Face à l’université “catholique” de Louvain, les évêques belges réaffirment leur opposition à l’avortement

 La suspension d’un enseignant de l’Université catholique de Louvain, Stéphane Mercier, suite à la diffusion en cours d’un document anti-avortement, suscite une intense controverse en Belgique.

Stéhane Mercier, chargé de cours invité en philosophie, avait qualifié dans l’un de ses cours l’avortement de « meurtre d’une personne innocente » et « d’acte plus immoral que le viol ». L’Université catholique de Louvain a décidé de suspendre ses enseignements et d’engager une procédure disciplinaire à son encontre. « Après avoir entendu Stéphane Mercier, les autorités de l’UCL ont décidé d’entamer une procédure disciplinaire à son encontre. L’instruction est toujours en cours. L’UCL a par ailleurs décidé de suspendre jusqu’à nouvel ordre les deux cours dont Stéphane Mercier a la charge », indique l’université dans un communiqué.

L’UCL a précisé que « dans l’esprit de la loi dépénalisant l’avortement votée en 1990, elle respecte l’autonomie des femmes à poser ce choix, dans les circonstances précisées par le législateur ». Cette prise de position a suscité un certain malaise dans le monde catholique en Belgique, compte tenu d’une relativisation de la portée morale de l’avortement qu’elle semblait induire.

Ce 28 mars, les évêques belges ont diffusé ce communiqué, rappelant l’opposition de principe de l’Église à l’IVG, mais aussi en disant « faire confiance » à la procédure engagée par l’Université catholique de Louvain.

Voici le communiqué complet :

« Concernant la suspension des cours de M. Stéphane Mercier, chargé de cours invité à l’UCL, les évêques font confiance à la procédure interne menée actuellement par l’UCL.

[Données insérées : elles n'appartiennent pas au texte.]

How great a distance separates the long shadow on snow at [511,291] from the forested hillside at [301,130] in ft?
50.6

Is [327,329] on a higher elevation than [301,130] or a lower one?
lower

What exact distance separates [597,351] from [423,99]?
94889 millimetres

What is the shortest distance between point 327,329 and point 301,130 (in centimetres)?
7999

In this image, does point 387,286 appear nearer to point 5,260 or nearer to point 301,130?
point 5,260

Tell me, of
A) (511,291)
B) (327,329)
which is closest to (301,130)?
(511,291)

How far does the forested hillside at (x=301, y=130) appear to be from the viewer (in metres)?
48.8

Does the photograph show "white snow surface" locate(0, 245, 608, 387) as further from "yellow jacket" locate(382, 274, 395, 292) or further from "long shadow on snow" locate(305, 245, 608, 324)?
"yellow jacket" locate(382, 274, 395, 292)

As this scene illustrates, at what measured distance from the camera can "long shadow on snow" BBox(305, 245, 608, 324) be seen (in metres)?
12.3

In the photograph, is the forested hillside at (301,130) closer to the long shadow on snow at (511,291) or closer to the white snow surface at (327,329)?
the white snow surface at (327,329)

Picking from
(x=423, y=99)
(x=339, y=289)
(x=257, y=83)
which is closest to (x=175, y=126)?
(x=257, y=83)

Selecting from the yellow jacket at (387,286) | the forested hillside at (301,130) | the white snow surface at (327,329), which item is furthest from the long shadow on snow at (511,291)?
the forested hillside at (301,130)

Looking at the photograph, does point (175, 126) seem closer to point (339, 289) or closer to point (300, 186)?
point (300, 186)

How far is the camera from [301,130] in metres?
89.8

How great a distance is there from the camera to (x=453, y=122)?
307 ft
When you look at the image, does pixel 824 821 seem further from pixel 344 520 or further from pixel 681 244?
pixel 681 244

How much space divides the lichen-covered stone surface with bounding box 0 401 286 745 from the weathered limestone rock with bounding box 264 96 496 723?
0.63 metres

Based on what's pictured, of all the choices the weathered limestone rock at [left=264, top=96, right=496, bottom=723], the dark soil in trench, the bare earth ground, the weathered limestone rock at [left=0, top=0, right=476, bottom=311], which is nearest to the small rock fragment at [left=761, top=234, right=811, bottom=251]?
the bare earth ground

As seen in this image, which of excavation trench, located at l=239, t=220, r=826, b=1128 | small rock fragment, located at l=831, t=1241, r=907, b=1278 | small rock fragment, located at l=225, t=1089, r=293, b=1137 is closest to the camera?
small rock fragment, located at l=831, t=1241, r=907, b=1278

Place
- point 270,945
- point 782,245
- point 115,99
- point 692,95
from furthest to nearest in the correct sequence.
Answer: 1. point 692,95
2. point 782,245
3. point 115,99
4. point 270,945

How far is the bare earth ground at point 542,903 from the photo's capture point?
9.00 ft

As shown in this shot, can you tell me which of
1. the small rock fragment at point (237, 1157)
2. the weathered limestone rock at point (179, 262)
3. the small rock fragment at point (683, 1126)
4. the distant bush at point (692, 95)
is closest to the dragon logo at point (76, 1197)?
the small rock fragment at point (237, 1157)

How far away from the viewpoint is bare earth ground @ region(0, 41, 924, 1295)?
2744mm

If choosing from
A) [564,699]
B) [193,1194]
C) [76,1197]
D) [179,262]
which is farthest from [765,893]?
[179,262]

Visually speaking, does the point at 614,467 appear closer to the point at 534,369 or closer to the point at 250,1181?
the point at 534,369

Les évêques espèrent que la discussion qui vient de surgir contribuera à une discussion sereine sur l’avortement dans la société.

Les évêques sont opposés à l’avortement en raison du respect pour la vie.

Selon le droit belge, il n’existe pas de droit à l’avortement. La loi prévoit que l’avortement peut être être pratiqué moyennant certaines conditions stipulées par la loi sans entraîner de poursuites pénales. La loi prévoit ainsi dans quels cas l’avortement est autorisé ou non. Mais comme tel, l’avortement est un délit et relève toujours du droit pénal.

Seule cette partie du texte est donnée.